Significance analysis of microarrays (SAM) and temporal expression profiling led to the segregation of differentially expressed genes into four major clusters. One cluster comprising 1020 genes with high expression in muscle from fasted animals included a large set of genes involved in protein catabolism. A second cluster that included approximately 550 genes with transient induction 4 to 11 days post-refeeding was dominated by genes involved in transcription, ribosomal biogenesis, translation, chaperone activity, mitochondrial production of ATP and cell division. A third cluster that contained 480 genes that were up-regulated 7 to 36 days post-refeeding was enriched with genes involved in reticulum and Golgi dynamics and with genes indicative of myofiber and muscle remodelling such as genes encoding sarcomeric proteins and matrix compounds. Finally, a fourth cluster of 200 genes overexpressed only in 36-day refed trout muscle contained genes with function in carbohydrate metabolism and lipid biosynthesis.
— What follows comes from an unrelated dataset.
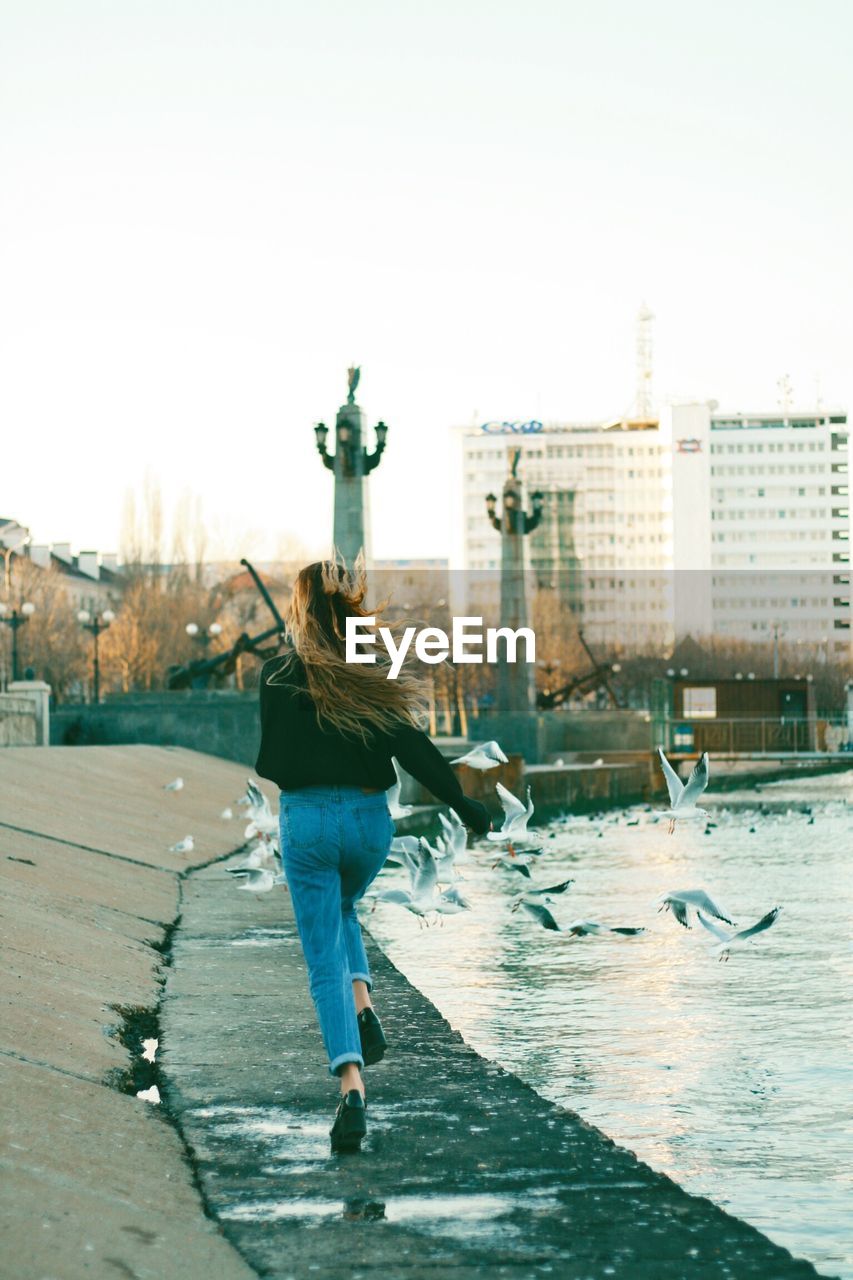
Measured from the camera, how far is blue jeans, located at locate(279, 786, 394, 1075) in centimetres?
499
Remarkably, among the genes induced were several transcriptional regulators which might be important for the gene-specific transcriptional adaptations that underlie muscle recovery.

Conclusion

Our study is the first demonstration of a coordinated expression of functionally related genes during muscle recovery growth. Furthermore, the generation of a useful database of novel genes associated with muscle recovery growth will allow further investigations on particular genes, pathways or cellular process involved in muscle growth and regeneration.